After several weeks of controversies surrounding China’s crackdown on Bitcoin mining, the crypto industry woke up on June 9th to find that the small Latin American country of El Salvador has become the first country to accept Bitcoin as legal tender. Just days after it was first announced by El Salvador’s President Nayib Bukele at the Bitcoin Miami conference, the law was passed in the Parliament with a supermajority.

And while this was certainly huge news for the small country with under 6.5 million people, it also sparked global conversations about the implications of equating Bitcoin with any other fiat currency. The conversation presented itself as a welcome break from the regulatory uncertainty facing Bitcoin mining in China, but soon sparked another debate about renewable energy.

After announcing the revolutionary new Bitcoin law, President Bukele said that he has instructed the directors of LaGeo, the state-owned geothermal electric company, to come up with a plan to offer Bitcoin mining facilities the opportunity to set up their operations in El Salvador and utilize the country’s clean, renewable, and zero-emission geothermal energy. A new well dug out within the existing LaGeo infrastructure will be able to provide approximately 95 MW of geothermal energy that will be used to power a Bitcoin mining hub.

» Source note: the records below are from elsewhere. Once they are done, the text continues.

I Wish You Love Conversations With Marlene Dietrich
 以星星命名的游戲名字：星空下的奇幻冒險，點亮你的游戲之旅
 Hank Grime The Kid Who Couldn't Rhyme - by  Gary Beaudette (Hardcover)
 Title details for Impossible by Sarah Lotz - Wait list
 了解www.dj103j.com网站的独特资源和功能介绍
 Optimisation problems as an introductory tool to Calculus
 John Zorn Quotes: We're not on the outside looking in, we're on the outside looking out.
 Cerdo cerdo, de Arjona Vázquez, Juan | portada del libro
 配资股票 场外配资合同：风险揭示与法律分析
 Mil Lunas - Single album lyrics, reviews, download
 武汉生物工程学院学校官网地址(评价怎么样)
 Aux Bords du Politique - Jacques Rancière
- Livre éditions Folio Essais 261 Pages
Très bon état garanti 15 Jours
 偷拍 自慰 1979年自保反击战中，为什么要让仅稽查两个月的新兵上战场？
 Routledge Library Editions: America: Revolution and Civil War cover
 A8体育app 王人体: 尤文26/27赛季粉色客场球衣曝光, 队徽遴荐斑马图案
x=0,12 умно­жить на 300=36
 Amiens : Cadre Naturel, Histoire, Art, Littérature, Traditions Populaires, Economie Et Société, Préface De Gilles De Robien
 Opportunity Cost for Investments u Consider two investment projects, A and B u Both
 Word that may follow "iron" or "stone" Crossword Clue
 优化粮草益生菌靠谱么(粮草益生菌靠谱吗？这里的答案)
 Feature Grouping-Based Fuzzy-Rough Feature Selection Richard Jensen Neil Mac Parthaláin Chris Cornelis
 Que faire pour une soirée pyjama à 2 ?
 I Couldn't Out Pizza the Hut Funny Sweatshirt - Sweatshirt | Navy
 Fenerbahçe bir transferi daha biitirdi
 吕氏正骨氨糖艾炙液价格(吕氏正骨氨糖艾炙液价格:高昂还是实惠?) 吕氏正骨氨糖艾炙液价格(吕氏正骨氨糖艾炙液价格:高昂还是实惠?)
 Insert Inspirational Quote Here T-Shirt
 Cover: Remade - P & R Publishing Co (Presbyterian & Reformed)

The founder of F2Pool, one of the largest mining pools coming out of China, said that the future of Bitcoin mining lies in geothermal energy. According to a report from Colin Wu, a cryptocurrency reported posting on the Wu Blockchain Twitter channel, the anonymous founder of the pool said that aside from the original high cost of digging geothermal wells, geothermal power generation is extremely cheap and offers incredible stability. This is especially true in areas with a lot of volcanos, where the geothermal energy provided by intense volcanic activity is almost never harvested to its full potential.

Wu’s source, who goes by the name Shen Yu, said that the current infrastructure provided by the LaGeo power station has the potential to supply 1,000 Bitcoin mining machines with energy.

The sentiment is shared by many other Bitcoin miners, with hundreds of people expressing support for El Salvador’s support for the Bitcoin industry. We are yet to see whether the recent crackdown on Bitcoin mining operations in China’s northern provinces pushes any of the country’s miners to seek refuge in El Salvador. According to the latest data, there hasn’t been a significant drop in Bitcoin’s hash rate in the past week or so, which could indicate a significant number of miners shutting down their operations in China.